# Stated task:
In the stretch that opens with the line containing "Find all instances" and closes with the line containing "568L67 585H89L98 577V550H94V536L85", change "nucleus" to "organelle" and leave everything else unchanged. Give back only those lines, without the pictures.

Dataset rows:
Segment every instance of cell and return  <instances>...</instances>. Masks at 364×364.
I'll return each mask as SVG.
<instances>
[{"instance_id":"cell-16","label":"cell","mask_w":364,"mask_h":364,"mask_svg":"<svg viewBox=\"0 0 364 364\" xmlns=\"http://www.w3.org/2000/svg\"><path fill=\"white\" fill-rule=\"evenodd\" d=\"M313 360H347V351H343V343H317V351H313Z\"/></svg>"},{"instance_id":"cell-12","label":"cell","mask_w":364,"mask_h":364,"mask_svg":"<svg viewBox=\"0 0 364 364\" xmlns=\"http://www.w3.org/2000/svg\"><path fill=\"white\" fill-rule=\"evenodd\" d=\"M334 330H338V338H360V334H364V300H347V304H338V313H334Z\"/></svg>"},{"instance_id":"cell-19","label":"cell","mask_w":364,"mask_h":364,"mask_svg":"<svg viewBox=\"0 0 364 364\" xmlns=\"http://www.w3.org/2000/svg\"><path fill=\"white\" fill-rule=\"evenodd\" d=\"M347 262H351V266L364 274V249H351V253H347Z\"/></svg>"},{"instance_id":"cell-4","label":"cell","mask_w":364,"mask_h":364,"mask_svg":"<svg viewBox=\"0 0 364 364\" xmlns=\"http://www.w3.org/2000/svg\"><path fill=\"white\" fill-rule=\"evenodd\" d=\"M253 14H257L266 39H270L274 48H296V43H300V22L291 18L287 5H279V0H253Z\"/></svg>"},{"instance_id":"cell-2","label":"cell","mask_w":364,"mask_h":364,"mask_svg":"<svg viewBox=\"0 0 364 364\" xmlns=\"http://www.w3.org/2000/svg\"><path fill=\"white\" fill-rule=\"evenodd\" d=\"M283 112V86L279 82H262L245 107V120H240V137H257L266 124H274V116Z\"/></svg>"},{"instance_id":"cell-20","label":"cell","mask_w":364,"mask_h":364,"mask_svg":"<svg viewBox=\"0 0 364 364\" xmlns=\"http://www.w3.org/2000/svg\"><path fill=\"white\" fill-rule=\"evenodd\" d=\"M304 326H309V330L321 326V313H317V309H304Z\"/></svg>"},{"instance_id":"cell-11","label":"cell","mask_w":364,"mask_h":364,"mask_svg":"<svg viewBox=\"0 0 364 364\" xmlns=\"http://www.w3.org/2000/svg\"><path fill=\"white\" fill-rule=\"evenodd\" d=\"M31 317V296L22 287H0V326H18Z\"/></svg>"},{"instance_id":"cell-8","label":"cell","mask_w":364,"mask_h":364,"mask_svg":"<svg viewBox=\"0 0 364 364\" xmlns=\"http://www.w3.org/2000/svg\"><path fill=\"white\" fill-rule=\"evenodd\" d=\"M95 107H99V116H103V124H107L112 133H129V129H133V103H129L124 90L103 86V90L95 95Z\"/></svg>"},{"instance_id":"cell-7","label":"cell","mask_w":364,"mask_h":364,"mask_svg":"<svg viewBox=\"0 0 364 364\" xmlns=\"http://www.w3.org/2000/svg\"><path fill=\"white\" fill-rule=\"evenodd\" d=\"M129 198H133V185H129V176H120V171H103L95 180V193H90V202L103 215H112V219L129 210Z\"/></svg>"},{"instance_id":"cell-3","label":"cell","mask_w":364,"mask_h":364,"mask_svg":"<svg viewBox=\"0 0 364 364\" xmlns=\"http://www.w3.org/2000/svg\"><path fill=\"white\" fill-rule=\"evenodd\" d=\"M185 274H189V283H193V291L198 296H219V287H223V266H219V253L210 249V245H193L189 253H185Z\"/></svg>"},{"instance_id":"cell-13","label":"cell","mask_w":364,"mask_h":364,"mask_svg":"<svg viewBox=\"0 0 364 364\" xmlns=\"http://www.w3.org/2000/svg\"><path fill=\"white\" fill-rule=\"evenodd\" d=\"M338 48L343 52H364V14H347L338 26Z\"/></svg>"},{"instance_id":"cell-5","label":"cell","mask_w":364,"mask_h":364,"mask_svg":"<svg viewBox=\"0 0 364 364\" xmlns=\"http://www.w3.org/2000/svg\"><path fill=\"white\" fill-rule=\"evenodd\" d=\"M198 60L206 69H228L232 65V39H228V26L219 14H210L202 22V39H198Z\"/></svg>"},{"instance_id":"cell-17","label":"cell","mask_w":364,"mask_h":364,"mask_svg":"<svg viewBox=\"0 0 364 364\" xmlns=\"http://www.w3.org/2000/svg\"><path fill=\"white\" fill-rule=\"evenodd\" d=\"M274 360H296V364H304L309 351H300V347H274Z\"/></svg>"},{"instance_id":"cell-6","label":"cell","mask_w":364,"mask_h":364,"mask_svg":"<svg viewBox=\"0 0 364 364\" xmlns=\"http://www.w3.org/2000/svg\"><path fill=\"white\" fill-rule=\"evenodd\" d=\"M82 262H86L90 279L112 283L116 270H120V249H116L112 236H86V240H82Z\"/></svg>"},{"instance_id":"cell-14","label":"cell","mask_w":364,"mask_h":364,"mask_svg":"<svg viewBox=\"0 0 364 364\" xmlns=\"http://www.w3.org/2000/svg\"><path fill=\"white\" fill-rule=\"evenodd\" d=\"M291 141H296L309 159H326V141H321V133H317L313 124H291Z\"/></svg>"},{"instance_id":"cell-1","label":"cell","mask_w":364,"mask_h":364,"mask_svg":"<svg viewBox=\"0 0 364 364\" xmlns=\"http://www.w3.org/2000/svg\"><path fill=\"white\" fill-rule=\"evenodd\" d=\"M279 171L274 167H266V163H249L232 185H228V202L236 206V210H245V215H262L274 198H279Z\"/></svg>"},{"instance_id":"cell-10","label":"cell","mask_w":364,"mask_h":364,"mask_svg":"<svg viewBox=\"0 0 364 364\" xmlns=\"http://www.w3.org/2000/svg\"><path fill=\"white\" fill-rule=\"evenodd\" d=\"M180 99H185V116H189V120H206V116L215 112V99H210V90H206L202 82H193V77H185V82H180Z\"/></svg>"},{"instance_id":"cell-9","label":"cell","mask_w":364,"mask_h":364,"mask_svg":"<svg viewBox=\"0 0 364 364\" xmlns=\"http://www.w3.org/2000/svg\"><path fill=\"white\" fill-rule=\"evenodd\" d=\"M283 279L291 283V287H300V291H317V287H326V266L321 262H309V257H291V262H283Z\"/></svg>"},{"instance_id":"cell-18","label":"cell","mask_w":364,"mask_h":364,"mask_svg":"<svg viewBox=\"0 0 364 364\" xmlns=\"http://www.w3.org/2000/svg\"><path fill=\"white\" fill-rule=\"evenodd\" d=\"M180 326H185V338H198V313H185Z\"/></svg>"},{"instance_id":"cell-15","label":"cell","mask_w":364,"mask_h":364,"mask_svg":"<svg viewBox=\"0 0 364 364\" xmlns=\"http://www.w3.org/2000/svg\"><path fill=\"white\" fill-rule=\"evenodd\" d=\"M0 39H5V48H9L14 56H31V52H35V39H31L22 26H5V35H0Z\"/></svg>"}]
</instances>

...

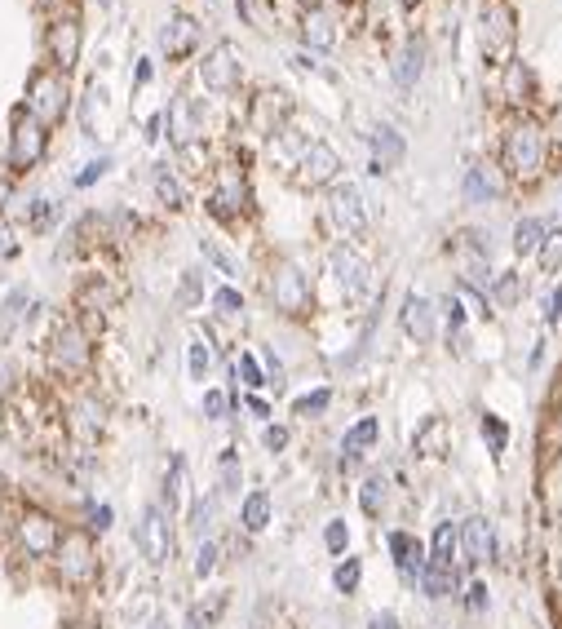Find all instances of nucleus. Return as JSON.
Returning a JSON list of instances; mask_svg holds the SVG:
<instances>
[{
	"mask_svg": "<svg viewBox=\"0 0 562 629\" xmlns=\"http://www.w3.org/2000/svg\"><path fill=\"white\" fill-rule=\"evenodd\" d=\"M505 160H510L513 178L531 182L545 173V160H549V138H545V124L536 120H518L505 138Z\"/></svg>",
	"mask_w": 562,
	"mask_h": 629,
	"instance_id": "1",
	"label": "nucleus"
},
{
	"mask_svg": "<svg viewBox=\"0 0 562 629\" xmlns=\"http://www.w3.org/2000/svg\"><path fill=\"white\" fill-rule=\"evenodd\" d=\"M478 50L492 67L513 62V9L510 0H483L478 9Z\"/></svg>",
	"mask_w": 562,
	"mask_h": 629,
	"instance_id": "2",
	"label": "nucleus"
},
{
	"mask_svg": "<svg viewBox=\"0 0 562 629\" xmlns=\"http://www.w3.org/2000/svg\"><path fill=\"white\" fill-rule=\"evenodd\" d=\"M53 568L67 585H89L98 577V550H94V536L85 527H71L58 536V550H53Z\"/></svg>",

# Answer in full:
Find all instances of organelle. Return as JSON.
Returning a JSON list of instances; mask_svg holds the SVG:
<instances>
[{
	"mask_svg": "<svg viewBox=\"0 0 562 629\" xmlns=\"http://www.w3.org/2000/svg\"><path fill=\"white\" fill-rule=\"evenodd\" d=\"M505 160H510L513 178L531 182L545 173V160H549V138H545V124L536 120H518L505 138Z\"/></svg>",
	"mask_w": 562,
	"mask_h": 629,
	"instance_id": "1",
	"label": "organelle"
},
{
	"mask_svg": "<svg viewBox=\"0 0 562 629\" xmlns=\"http://www.w3.org/2000/svg\"><path fill=\"white\" fill-rule=\"evenodd\" d=\"M478 50L492 67L513 62V9L510 0H483L478 9Z\"/></svg>",
	"mask_w": 562,
	"mask_h": 629,
	"instance_id": "2",
	"label": "organelle"
},
{
	"mask_svg": "<svg viewBox=\"0 0 562 629\" xmlns=\"http://www.w3.org/2000/svg\"><path fill=\"white\" fill-rule=\"evenodd\" d=\"M53 568L67 585H89L98 577V550H94V536L85 527H71L58 536V550H53Z\"/></svg>",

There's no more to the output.